◆ Task directions
Please restate the data that follows word for word, with the pictures left out.

◆ The data
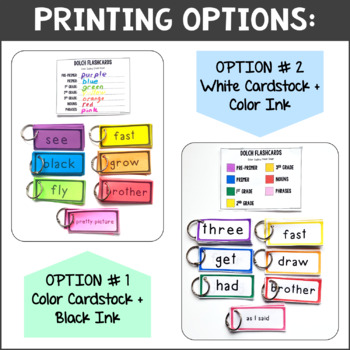 Dolch Sight Words - Flashcards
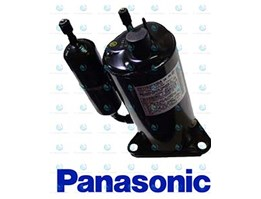 Compressor Panasonic / Kompresor AC 1 PK Panasonic 2PS122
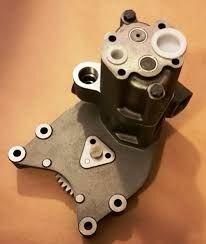 novi VOLVO VOE11032844 pumpa za ulje za VOLVO A25 zglobnog dampera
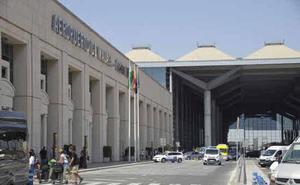 Ponen en servicio un nuevo sistema de vigilancia y seguimiento del tráfico aéreo en el aeropuerto de Málaga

◆ Written solution
 Dolch Sight Words - Flashcards
 Compressor Panasonic / Kompresor AC 1 PK Panasonic 2PS122
 novi VOLVO VOE11032844 pumpa za ulje za VOLVO A25 zglobnog dampera
 Ponen en servicio un nuevo sistema de vigilancia y seguimiento del tráfico aéreo en el aeropuerto de Málaga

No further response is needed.